Wissenschaftler konnten nachweisen, dass zwischen dem AMH-Spiegel und der Anzahl reifungsfähiger Eizellen ein direkter Zusammenhang besteht. Das Anti-Müller-Hormon gilt daher als Biomarker für die Reserven der Eierstöcke und kann einen Wert zur Bestimmung der Fruchtbarkeit geben. In Kinderwunschzentren wird der der AMH-Test schon länger eingesetzt, hierzu reicht eine Blutuntersuchung.

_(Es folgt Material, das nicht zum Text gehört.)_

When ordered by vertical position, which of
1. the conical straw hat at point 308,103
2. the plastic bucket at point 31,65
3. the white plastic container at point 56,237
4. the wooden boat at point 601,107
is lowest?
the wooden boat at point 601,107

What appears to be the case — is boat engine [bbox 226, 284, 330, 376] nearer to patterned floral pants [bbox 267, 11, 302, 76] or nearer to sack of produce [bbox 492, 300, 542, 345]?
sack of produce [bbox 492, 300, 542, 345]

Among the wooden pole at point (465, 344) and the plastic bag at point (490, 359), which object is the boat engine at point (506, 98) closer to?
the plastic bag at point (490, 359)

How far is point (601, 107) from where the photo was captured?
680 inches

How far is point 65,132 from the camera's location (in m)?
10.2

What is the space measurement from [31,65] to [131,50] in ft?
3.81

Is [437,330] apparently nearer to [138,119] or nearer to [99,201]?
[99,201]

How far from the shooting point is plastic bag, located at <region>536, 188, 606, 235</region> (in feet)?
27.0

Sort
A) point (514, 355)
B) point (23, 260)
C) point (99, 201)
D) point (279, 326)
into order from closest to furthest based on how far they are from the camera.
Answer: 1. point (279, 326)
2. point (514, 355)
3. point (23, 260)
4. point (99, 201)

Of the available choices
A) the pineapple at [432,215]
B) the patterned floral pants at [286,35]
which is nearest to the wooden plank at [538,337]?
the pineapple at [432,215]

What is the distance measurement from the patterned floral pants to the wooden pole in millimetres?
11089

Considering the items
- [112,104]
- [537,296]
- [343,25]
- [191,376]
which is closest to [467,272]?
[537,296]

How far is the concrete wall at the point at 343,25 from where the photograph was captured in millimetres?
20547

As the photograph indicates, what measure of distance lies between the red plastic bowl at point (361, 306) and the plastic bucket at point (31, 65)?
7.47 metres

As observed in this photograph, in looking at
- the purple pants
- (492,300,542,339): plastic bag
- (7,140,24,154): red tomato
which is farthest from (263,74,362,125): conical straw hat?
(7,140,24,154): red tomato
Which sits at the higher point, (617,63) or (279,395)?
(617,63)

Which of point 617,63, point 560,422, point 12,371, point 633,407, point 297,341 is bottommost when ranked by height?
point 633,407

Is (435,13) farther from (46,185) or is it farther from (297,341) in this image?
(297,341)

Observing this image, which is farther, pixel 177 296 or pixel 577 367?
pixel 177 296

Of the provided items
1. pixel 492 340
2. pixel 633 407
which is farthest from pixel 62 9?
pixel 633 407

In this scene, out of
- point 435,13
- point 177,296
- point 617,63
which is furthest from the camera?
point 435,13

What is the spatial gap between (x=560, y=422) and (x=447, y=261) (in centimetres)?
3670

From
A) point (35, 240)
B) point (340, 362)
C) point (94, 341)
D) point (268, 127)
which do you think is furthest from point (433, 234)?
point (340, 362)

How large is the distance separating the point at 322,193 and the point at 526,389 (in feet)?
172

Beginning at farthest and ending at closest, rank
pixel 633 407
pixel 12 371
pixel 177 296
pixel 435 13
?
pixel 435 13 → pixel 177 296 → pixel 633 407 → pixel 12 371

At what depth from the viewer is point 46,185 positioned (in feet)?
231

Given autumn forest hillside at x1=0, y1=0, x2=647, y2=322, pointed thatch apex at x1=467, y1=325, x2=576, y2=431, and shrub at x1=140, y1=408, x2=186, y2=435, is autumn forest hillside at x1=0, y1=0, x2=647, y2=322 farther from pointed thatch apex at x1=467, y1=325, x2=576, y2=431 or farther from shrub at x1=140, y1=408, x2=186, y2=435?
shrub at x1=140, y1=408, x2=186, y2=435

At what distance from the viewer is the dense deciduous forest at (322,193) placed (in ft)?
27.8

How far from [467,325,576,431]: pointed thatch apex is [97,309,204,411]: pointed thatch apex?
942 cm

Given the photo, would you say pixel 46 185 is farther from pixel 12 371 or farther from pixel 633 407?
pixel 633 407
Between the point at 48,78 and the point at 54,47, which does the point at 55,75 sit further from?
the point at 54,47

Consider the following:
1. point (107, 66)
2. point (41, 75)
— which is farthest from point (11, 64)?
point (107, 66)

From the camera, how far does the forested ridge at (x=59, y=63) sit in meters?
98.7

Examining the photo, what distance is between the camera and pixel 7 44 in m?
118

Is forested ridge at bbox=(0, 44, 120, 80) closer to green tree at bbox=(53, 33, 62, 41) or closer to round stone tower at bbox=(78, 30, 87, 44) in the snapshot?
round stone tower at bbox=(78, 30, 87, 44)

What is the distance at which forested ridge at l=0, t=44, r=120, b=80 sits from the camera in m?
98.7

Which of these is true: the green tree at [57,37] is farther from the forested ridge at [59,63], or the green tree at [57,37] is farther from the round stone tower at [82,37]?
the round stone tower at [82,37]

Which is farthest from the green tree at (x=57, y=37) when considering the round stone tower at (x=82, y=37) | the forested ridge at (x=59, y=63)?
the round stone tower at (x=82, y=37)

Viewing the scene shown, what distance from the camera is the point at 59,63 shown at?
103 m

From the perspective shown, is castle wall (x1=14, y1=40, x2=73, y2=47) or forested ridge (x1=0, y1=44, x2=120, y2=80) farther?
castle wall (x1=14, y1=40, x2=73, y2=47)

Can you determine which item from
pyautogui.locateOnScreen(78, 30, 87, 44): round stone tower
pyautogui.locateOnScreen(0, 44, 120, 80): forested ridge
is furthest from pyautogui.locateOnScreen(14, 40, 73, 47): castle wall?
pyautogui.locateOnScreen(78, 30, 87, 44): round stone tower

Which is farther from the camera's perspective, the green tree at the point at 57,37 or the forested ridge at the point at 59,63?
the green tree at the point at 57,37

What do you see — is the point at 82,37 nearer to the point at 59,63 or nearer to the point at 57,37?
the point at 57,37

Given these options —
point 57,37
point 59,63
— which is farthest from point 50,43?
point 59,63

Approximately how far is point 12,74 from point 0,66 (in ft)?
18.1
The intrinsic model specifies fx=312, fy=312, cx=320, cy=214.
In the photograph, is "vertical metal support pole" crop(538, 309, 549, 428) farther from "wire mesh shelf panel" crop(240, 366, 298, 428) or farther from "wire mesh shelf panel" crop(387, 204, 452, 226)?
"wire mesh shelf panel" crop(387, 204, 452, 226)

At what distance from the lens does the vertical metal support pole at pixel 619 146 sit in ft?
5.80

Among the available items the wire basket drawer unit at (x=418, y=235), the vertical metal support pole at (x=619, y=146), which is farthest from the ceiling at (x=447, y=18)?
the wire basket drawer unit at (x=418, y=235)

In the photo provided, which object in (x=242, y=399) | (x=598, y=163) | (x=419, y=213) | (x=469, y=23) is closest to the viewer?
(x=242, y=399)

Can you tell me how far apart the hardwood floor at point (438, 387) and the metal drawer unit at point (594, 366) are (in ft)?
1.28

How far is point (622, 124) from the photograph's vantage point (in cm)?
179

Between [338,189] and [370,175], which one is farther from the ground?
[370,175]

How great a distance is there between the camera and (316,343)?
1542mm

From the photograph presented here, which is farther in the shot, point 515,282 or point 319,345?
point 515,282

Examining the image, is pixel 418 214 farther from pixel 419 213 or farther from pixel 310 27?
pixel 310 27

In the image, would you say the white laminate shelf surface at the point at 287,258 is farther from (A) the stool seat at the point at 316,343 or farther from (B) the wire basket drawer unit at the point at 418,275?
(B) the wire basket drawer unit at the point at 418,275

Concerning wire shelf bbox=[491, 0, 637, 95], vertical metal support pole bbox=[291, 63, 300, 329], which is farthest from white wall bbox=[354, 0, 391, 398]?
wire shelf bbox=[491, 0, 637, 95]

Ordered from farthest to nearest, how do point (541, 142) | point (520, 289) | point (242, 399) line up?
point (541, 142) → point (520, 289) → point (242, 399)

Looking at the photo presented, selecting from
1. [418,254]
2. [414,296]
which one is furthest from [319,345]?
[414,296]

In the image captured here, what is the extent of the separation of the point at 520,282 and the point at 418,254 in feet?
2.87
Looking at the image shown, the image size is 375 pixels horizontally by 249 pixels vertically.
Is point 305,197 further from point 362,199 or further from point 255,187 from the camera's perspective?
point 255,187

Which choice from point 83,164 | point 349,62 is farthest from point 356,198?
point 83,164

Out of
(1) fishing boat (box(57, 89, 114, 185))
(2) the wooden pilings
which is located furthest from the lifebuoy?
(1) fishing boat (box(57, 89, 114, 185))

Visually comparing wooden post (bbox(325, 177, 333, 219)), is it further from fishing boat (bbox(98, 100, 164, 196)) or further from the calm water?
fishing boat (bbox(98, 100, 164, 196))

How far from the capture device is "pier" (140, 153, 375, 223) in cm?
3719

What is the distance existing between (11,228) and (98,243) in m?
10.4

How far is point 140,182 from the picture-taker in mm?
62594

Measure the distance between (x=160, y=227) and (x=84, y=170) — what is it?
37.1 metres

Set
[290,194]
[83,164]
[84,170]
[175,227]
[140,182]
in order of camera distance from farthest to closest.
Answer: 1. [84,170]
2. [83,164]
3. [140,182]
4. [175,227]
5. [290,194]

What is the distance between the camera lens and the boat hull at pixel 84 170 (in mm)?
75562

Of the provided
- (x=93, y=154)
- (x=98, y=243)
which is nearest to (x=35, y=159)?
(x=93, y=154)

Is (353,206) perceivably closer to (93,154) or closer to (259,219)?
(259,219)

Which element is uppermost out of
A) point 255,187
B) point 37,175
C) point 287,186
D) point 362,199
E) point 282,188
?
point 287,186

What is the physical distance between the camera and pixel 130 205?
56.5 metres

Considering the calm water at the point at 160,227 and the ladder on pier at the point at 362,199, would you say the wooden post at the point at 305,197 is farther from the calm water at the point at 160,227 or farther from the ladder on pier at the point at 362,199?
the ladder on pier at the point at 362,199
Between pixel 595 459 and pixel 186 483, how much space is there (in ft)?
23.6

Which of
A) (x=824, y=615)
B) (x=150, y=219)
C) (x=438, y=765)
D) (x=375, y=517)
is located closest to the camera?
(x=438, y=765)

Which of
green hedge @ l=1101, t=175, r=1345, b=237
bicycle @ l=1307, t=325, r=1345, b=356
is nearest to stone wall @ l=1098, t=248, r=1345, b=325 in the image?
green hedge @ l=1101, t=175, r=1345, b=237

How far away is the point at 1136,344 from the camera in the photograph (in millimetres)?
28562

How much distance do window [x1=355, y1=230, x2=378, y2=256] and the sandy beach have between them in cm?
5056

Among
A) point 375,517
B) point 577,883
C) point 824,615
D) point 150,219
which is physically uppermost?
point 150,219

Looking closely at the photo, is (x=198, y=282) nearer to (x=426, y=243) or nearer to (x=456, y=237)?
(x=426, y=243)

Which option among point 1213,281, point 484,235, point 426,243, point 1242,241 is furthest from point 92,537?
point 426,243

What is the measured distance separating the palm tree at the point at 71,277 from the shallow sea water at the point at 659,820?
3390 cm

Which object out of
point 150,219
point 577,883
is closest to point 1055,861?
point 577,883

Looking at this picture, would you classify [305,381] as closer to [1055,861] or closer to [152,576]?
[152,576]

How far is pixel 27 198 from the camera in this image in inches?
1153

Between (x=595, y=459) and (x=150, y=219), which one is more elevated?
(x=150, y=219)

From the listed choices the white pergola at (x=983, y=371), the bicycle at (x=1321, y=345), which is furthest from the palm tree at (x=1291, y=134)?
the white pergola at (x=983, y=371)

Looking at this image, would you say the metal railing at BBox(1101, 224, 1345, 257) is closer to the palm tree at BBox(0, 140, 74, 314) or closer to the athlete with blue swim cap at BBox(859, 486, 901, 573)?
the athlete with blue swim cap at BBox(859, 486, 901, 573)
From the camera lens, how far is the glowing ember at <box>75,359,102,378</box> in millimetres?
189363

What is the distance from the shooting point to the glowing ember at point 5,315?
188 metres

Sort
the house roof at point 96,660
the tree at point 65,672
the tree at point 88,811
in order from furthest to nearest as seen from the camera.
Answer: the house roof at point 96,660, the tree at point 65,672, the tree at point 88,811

Bei der Untersuchung des AMH spielt das Alter keine Rolle. Liegt der untersuchte Wert beispielsweise bei 1,6 ng/ml ist nur noch eine geringe Reserve an Eianlagen vorhanden. Fällt das AMH unter 0,5 ng/ml, ist diese Reserve hochgradig eingeschränkt und die Aussicht auf eine erfolgreiche In-Vitro-Fertilisationsbehandlung (IVF)-Behandlung liegt bei unter zwölf Prozent. Wenn der AMH unterhalb der Nachweisgrenze von 0,1 ng/ml liegt, Ist laut Studien eine IVF-Behandlung nicht mehr sinnvoll, da die Eierstöcke ihre Produktion eingestellt haben.

 

Was kostet die Untersuchung?

Im Rahmen der individuellen Gesundheitsleistung (IGel) können aber auch niedergelassene Ärzte den AMH-Spiegel oder eine umfangreiche Fertilitätsuntersuchung durchführen. Die Kosten betragen Im Schnitt 65 Euro.